# Keeping Soft Paws on the Dew Claw



## xplorer7 (Sep 5, 2011)

I've been using soft paws on my cat and I'm very pleased. They are been wonderful and worked as advertised with only one exception: The covers that I put on the dew claws last practically no time at all before they fall off. So far, I have followed the instructions that came with the Soft Paws, but I'm wondering if I should skip trimming the dew claws before applying the Soft Paws to leave more surface area for them to adhere to--especially since the dew claw seems to be shorter on my cat after trimming than the other claws. I have also only used the colors with the new cleated design that are supposed to adhere better, but I'm guessing that's a good thing. Finally, my vet pointed out that the dew claw is shaped differently from the other claws, and since they don't custom make some soft paws to fit the dew claw, this is a common complaint. This gave me an idea: how would soft claws for small dogs work on a cat's dew claws?

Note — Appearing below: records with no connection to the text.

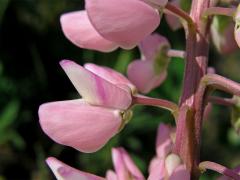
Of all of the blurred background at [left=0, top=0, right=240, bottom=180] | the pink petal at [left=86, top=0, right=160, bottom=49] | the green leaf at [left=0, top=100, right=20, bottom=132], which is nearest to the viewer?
the pink petal at [left=86, top=0, right=160, bottom=49]

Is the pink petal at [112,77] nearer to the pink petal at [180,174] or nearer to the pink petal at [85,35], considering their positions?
the pink petal at [85,35]

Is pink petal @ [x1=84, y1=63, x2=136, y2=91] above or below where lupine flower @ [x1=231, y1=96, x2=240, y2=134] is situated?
above

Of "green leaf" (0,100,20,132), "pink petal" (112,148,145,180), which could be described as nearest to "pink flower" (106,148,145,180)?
"pink petal" (112,148,145,180)

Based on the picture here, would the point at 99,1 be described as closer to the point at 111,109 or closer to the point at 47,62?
the point at 111,109

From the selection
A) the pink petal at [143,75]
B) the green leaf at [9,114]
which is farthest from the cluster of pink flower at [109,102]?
the green leaf at [9,114]

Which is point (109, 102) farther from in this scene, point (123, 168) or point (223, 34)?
point (223, 34)

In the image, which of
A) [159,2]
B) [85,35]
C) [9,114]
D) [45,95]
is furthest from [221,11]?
[45,95]

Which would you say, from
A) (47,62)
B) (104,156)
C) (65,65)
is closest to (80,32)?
(65,65)

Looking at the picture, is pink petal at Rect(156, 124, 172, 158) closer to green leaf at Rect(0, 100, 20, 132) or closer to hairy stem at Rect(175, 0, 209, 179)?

Is there anything that can be done to help the soft paws stay longer on the dew claws?


----------



## tghsmith (Dec 9, 2010)

We used soft claws on one cat a few years back(she was putting holes in the other cats, she had issues) I found if I washed and dried her feet, than wiped the claw with a little alcohol, dried it and glued the cover in place they stayed in place better, cats do have some oils on the claws and getting some off may help adhesion,, tinker hated her soft claws and would for hours trying to remove them..


----------



## SpellQ (Dec 12, 2010)

Definitely do not skip trimming it. I have heard of instances where a claw overgrows and curls back into the pad so definitely is important to clip first as directed. AND to take a peek at them at about the 5 or 6 week mark if they haven't fallen off by that point.

When you're poking through the package you'll see sometimes there is actually a variety of sizes within the one pack. I use the smallest for the pinky toes. I use the largest one for the middle toe and the medium for the rest including the dew claw. 

The best thing I can recommend about making sure they don't fall off early is to clip one day and add the caps the next - as well make sure to check that all the excess layers of nail have had a chance to fall or be chewed away before applying the caps.

I'm glad to hear you're having success with them! I'm definitely a big fan.


----------